§ **Extracted text**
──────

EDITORIAL: Masked witness

July 13, 2017

 

ALTHOUGH identified later as Ernesto Tabor Jr., the masked witness presented by Chief Supt. Melvin Ramon Buenafe, former police regional director in Bicol, six days before he retired, had already tarnished the names of people he named involved in the biggest shabu laboratory uncovered by the police on Nov. 26, 2016 in Barangay Palta Small in Virac, Catanduanes.

Before he made his final exit from service on July 11, Buenafe may have gained the biggest media mileage in his career as the chief of the Philippine National Police in Bicol. But for those who were named by Tabor, it was their biggest nightmare they wished never happened.

In presenting the masked Tabor before the media, it could be that Buenafue wanted to protect the witness from harm since showing his face might make him an easy target of those he accused of participating in the operation of the illegal laboratory. With Tabor’s allegations against 22 persons which included an official of the National Bureau of Investigation, a former mayor in Camarines Sur, a lawyer and private citizens, the naming of alleged new suspects in the operation of the shabu laboratory before the public was unprecedented in the war against illegal drugs in Bicol.

Aside from being assessed as the biggest shabu laboratory ever discovered in Bicol, the revelation of Tabor was explosive since his allegations involved government officials. In terms of attracting public attention, the public confession of Tabor, who narrated his involvement, and the participation of the people he named, overshadowed the news stories on war on drugs that involved suspected illegal drug users and pushers whose lives were snuffed off violently without due process.

Sans the presence, of those Tabor had the ‘confession’ had automatically become biased and one-sided in favor of the implied accomplishment of the police in Bicol under the leadership of Buenafe. However, the way the police handled the sensitive case without consideration of the rights of those allegedly involved to defend themselves smacks of malice on the part of those who organized the press conference.

──────

§ **Recorded data**

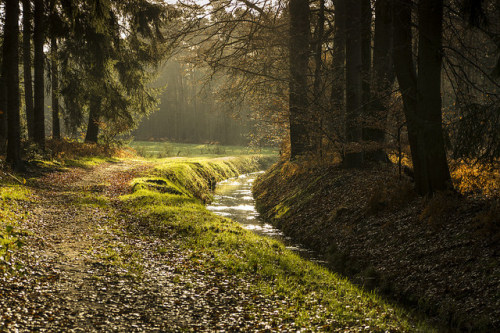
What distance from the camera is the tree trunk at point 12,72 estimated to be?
1381 cm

──────

§ **Exercise A**
In the editorial, how many persons did Tabor make allegations against?
§ **Exercise B**
Transcribe the editorial between "Sans the presence, of" and "the press conference.", inclusive.
§ **Exercise C**
Rewrite the paragraph of the editorial beginning "Aside from being assessed" as a short bulleted list that keeps its main facts.

§ **Task result A**
22 persons

§ **Task result B**
Sans the presence, of those Tabor had the ‘confession’ had automatically become biased and one-sided in favor of the implied accomplishment of the police in Bicol under the leadership of Buenafe. However, the way the police handled the sensitive case without consideration of the rights of those allegedly involved to defend themselves smacks of malice on the part of those who organized the press conference.

§ **Task result C**
- The shabu laboratory was assessed as the biggest ever discovered in Bicol.
- Tabor's revelation was explosive because his allegations involved government officials.
- His public confession, which described his own involvement and that of the people he named, drew more public attention than news stories on the war on drugs about suspected illegal drug users and pushers killed violently without due process.